After they said that, I worked out what Ghostery needed to allow in order for the site to work - cookies from Webtrends. Their bollocks excuse was "There are elements that we track to help us protect your account online."
Solution: Whitelist WebTrends for HSBC - but they track sod all because all cookies are wiped at the end of a browsing session anyway.
"By comparison, HSBC had only two and JPMorgan Chase had nine. Other figures include TD Bank (20), BNY Mellon (14), US Bank (9), Bank of America (6), Citibank (6), Capital One (6) and Wells Fargo (5)."
I have charge accounts at two of these banks; and they're doing a lot more than just hiding trackers that fly under most customers' radar.
Recently, both of them have started nagging me (as a new phase in the account log-on process) to tell them my current income "so they can update their records." Neither actually requires it, as I can work around this by closing the browser and re-starting the logon.

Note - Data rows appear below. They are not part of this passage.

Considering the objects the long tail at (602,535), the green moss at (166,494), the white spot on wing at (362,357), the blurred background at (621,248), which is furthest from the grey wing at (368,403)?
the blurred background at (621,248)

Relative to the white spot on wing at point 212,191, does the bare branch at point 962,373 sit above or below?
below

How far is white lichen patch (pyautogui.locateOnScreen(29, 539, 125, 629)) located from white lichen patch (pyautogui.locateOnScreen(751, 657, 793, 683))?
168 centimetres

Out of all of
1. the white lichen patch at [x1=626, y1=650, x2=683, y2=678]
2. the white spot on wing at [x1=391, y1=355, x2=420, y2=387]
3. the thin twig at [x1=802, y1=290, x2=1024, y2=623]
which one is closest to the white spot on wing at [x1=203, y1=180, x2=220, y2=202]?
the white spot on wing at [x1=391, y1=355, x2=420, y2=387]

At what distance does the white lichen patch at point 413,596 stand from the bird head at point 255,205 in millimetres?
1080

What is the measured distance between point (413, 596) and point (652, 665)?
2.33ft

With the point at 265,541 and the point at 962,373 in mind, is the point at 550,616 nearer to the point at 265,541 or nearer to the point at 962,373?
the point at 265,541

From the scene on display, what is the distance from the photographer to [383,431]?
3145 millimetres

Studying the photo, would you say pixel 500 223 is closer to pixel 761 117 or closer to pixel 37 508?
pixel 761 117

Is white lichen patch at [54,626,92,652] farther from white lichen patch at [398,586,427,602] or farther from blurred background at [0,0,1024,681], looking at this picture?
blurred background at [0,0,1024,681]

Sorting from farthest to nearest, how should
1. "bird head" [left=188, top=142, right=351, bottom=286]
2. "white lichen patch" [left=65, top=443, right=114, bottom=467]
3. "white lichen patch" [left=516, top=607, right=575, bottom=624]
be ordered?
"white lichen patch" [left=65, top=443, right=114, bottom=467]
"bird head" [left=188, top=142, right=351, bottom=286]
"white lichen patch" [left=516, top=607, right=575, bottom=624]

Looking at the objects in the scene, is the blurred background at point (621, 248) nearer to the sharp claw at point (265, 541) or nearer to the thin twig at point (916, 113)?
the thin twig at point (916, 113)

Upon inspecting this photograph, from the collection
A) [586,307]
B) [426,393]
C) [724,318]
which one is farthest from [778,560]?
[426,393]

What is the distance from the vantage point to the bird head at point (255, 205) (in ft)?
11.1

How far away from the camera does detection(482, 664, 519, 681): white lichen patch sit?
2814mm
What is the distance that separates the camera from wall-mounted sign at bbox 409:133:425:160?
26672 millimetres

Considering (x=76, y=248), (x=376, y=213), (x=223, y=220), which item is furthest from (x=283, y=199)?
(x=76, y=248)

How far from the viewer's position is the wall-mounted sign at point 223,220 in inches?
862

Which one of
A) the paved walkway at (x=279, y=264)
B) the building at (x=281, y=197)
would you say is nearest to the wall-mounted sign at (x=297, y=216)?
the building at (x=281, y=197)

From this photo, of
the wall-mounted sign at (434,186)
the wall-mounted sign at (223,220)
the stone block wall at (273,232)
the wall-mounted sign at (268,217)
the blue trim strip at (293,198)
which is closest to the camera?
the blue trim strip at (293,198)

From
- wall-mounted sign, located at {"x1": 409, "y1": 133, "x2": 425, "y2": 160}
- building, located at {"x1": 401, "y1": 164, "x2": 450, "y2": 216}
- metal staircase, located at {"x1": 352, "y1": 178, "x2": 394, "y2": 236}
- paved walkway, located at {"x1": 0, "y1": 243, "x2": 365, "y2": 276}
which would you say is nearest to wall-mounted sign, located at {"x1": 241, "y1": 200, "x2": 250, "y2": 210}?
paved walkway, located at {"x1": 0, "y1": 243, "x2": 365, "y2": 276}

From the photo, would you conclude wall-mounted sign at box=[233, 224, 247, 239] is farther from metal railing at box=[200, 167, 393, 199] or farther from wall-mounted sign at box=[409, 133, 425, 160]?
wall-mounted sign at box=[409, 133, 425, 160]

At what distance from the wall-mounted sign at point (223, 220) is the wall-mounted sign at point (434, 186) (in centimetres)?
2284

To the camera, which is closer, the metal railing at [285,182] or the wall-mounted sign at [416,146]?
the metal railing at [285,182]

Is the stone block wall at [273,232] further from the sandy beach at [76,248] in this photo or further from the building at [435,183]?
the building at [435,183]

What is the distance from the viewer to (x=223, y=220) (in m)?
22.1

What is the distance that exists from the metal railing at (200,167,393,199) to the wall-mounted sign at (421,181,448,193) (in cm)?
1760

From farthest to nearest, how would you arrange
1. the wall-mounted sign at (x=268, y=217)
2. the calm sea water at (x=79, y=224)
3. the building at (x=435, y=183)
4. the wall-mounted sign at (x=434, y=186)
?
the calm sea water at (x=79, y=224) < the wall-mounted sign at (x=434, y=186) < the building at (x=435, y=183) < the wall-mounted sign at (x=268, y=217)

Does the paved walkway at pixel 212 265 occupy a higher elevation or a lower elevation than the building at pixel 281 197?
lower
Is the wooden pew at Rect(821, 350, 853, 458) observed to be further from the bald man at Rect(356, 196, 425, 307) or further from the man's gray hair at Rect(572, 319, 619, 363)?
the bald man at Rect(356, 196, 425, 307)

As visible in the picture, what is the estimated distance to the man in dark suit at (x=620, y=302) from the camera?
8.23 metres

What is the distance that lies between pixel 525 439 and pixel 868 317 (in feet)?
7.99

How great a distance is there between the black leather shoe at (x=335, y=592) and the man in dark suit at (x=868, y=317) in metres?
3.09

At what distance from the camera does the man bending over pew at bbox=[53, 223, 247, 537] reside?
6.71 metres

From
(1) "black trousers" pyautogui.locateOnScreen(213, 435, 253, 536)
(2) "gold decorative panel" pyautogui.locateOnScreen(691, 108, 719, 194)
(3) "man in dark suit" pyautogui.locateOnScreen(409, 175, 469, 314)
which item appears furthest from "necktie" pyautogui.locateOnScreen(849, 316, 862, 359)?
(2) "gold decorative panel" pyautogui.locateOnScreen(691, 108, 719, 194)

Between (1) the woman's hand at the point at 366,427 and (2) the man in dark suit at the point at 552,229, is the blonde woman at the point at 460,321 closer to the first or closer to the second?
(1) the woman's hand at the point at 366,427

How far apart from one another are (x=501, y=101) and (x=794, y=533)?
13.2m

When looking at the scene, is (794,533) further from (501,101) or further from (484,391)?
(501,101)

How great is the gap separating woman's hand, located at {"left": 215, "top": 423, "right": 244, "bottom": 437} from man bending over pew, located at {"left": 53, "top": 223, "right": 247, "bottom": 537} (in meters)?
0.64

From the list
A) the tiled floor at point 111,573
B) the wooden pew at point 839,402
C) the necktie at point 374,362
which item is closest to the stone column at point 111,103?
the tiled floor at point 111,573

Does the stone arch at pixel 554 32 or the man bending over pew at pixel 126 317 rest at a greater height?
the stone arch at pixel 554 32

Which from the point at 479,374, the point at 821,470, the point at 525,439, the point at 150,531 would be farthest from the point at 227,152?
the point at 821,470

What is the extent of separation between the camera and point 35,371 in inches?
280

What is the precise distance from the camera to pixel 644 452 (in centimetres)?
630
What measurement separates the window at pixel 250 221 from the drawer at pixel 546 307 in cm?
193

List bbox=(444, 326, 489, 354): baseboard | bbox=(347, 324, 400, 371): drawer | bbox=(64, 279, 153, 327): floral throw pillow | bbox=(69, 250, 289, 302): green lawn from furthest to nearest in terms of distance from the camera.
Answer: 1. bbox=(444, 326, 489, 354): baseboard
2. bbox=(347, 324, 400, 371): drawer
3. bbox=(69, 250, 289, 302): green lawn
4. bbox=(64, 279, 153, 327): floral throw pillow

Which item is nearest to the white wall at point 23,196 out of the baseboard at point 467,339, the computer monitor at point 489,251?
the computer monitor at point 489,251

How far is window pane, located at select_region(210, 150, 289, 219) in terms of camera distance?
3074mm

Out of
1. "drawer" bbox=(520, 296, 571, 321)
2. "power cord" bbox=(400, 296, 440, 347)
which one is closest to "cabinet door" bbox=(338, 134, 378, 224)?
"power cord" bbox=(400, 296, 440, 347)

One of them openly admits this is purely for marketing reasons so they can present me with advertisements tailored to my income level; and I assume the other is the same.
I have complained to Santander about their web-site over years - they never fixed it.
If you are a customer and login - hover your mouse over "Loans" on the right-hand-side.
You will see the link goes to doubleclick advertising network - even though you are "securely" logged into your bank account?
Mind you, if you are NOT a customer you can read about loans at Santander on their web-site.
It's only harvesting information from you when you are LOGGED IN to Santander, and sharing it with the google doubleclick tracking network.
I came across this forum while trying to trace 'Santander' and ''doubleclick.net'. I was unable to follow a link from my logged in banking page, because it was trying to take me to doubleclick.net which is blocked in my hosts file. I originally thought it was a local virus, but scanning found no trace so I asked Santander about the link. Twice on the phone, and once by secure message they have said that the link to doubleclick did not come from them.
I can see it in the HTML,
<li class="savings"><a href="http://ad-emea.doubleclick.net/clk;...some numbers removed ...;k" target="_blank">Savings</a></li>
but how can I prove this came from them, rather than some code injection on my machine?